NSW budget – Renters ticketless in state housing lottery

The NSW Budget was delivered on the shortest day of the year, and cast a long shadow on the overlooked needs of those in insecure housing – renters.

Shelter NSW has mixed views about the 2022-2023 NSW State Budget: not so much a case of ‘winners and losers’, but winners and those who didn’t even get a ticket. There are increasing numbers of low-income renters, in both the private sector and on the waiting list for social housing, with no new or innovative funding announced.

In the final days before the NSW Budget announcement Shelter NSW, along with CHIA NSW, Committee for Sydney and Homelessness NSW, signed an open letter to Premier Dominic Perrottet and Treasurer Matt Kean calling on them to address the housing vulnerability crisis.  

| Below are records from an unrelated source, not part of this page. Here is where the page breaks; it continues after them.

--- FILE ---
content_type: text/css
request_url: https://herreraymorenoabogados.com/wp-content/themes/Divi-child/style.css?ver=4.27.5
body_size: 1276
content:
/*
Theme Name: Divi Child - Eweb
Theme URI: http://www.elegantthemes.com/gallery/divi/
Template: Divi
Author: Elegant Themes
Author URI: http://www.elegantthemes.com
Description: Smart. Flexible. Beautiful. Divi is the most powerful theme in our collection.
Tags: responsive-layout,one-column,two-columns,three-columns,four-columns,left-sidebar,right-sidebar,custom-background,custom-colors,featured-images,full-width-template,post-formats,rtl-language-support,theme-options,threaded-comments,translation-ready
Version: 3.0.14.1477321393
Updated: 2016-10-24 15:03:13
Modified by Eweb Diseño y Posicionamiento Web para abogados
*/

You can read the open letter which was extensively reported in this article in The Guardian. We again linked arms with our fellow peak peers to express our disappointment in the budget announcements for particular vulnerable groups, especially regarding housing security, in this media release.

With this disappointing budget behind us and March 2023 state election ahead we will recommit to the asks we set out in our earlier Pre-Budget Submission to NSW Treasury and refine some important priorities we are seeing across the broader planning, tenancy, housing and homeless system. 


As a reminder our key prebudget asks were and remain, for:

  • a dramatic increase in social and affordable housing;
  • a large social housing repairs and maintenance program for existing social housing stock (including improving the thermal performance)
  • increase funding to Specialist Homelessness Services (SHS) by 20% to enable it to move beyond a crisis response and deal with the steadily increasing demand on its services;
  • increased assistance to lower income households (including in social housing) in dealing with rising energy costs;
  • creation of  a standing hardship fund and expand rental assistance support to tenants in the private rental markets – to prevent evictions into homelessness and other insecure housing.